Na encíclica Evangelium vitae (EV), publicada em 1995, São João Paulo II manifesta apreço pela “doação de órgãos feita, segundo formas eticamente aceitáveis, para oferecer uma possibilidade de saúde e até de vida a doentes, por vezes já sem esperança” (EV, 86), mas ressalta que a extração dos órgãos deve respeitar “os critérios objetivos e adequados de certificação da morte do doador” (EV,15). 

Também a Conferência Nacional dos Bispos do Brasil (CNBB), por meio de seu conselho permanente, posicionou-se sobre o tema em setembro de 2008: “Vemos na doação voluntária de órgãos um gesto de amor fraterno em favor da vida e da saúde do próximo”. Na nota, os bispos também encorajaram as famílias para “que – livre, conscientemente e com a devida proteção legal – doem órgãos como gesto de amor solidário em consonância com o evangelho da vida. Certamente, estamos diante de um gesto nobre e comovente: um sim à vida”. Entretanto, apontaram que a doação de órgãos “exige rigorosa observância dos princípios éticos que proíbem a provocação da morte dos doadores, a comercialização e o tráfico de órgãos”. 

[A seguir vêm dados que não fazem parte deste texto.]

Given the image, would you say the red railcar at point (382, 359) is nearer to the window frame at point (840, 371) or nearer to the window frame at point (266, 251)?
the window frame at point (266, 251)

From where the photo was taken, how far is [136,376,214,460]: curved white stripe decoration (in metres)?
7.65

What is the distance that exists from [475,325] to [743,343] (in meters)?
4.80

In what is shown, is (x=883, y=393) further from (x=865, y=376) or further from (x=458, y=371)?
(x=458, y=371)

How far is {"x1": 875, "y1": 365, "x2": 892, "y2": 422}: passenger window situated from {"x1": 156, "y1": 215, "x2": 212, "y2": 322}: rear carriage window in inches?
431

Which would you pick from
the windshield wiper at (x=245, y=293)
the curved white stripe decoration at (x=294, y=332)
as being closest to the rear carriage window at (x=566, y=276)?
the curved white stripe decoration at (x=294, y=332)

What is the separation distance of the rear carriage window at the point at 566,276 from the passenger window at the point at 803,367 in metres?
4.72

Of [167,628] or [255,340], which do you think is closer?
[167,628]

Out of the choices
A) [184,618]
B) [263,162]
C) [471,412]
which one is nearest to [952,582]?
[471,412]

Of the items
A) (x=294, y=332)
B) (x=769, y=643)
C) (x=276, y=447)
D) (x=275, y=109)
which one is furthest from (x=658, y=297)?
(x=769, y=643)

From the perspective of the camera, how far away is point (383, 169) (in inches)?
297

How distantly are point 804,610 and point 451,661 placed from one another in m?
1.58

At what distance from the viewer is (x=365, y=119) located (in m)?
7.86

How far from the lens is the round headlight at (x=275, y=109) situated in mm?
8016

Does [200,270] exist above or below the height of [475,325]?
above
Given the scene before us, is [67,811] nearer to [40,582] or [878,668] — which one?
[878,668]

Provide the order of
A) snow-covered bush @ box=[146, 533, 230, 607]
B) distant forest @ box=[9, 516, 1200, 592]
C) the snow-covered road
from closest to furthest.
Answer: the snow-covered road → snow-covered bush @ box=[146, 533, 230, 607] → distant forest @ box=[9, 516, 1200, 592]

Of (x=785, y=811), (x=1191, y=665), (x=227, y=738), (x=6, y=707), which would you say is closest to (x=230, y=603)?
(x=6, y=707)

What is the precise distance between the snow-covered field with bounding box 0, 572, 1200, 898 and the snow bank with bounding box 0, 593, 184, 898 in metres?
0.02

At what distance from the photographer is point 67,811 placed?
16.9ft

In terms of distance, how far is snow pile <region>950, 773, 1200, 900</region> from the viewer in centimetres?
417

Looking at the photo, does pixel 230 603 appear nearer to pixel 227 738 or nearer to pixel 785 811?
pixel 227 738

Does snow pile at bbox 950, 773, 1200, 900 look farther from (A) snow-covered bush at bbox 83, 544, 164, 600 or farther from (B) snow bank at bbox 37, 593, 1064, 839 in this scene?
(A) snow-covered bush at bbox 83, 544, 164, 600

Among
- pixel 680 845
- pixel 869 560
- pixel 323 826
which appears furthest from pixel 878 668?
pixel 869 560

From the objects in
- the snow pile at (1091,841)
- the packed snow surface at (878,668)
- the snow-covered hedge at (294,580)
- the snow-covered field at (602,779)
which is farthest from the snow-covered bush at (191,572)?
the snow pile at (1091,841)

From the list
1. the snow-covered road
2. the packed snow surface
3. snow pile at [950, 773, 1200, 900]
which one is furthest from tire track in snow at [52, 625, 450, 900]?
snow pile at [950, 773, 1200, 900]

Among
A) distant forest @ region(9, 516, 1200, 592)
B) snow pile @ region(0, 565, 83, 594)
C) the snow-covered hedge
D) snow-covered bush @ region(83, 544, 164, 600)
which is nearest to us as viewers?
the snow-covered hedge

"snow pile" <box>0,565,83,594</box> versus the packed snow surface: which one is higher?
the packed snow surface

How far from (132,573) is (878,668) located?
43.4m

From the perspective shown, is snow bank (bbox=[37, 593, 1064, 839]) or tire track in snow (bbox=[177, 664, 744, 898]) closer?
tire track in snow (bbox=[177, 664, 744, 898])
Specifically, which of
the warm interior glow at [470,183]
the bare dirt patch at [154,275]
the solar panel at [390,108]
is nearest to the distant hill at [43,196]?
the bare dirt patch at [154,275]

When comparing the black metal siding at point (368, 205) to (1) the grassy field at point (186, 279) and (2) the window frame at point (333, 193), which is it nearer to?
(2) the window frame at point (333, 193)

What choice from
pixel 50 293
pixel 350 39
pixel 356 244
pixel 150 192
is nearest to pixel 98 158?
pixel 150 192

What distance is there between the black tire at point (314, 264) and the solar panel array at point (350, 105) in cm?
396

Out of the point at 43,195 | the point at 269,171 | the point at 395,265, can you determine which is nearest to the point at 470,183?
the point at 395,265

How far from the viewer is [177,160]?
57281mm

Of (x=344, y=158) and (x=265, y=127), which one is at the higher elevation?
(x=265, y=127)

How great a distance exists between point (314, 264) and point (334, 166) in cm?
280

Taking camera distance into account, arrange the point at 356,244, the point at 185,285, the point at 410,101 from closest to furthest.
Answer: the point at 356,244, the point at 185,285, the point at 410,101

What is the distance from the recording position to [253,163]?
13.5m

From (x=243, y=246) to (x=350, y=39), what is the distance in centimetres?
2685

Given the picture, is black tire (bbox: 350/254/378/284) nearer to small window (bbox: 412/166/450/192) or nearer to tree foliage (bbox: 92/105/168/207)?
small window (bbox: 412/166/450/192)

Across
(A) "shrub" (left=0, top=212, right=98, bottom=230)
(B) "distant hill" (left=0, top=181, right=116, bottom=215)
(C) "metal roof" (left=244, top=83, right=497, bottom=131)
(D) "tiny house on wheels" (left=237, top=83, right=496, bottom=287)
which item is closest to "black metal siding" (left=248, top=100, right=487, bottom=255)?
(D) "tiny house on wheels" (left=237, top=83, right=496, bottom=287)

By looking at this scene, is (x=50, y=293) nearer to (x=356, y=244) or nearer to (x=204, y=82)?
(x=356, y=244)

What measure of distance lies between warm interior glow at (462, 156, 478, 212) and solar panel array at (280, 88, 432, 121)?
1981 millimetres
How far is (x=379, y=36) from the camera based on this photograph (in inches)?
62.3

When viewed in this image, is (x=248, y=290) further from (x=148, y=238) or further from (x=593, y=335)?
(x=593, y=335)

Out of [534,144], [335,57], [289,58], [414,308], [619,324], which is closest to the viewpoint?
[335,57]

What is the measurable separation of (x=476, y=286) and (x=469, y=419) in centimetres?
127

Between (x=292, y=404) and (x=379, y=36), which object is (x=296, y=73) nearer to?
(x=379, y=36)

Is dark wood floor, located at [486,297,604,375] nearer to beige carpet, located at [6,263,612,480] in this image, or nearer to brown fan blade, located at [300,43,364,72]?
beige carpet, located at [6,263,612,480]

Também o Papa Francisco falou sobre o assunto em uma audiência em abril de 2019. “O significado da doação para o doador, para o receptor e para a sociedade não termina em sua utilidade, pois se trata de experiências profundamente humanas e cheias de amor e altruísmo. A doação significa olhar e ir além de si mesmo, além das necessidades individuais e abrir-se com generosidade a um bem mais amplo. Nessa perspectiva, a doação de órgãos não é apenas um ato de responsabilidade social, mas uma expressão de fraternidade universal que une todos os homens e mulheres”, afirmou o Pontífice, ressaltando que este deve ser um gesto sempre gratuito, pois “toda forma de comercialização do corpo ou de uma parte dele é contrária à dignidade humana”.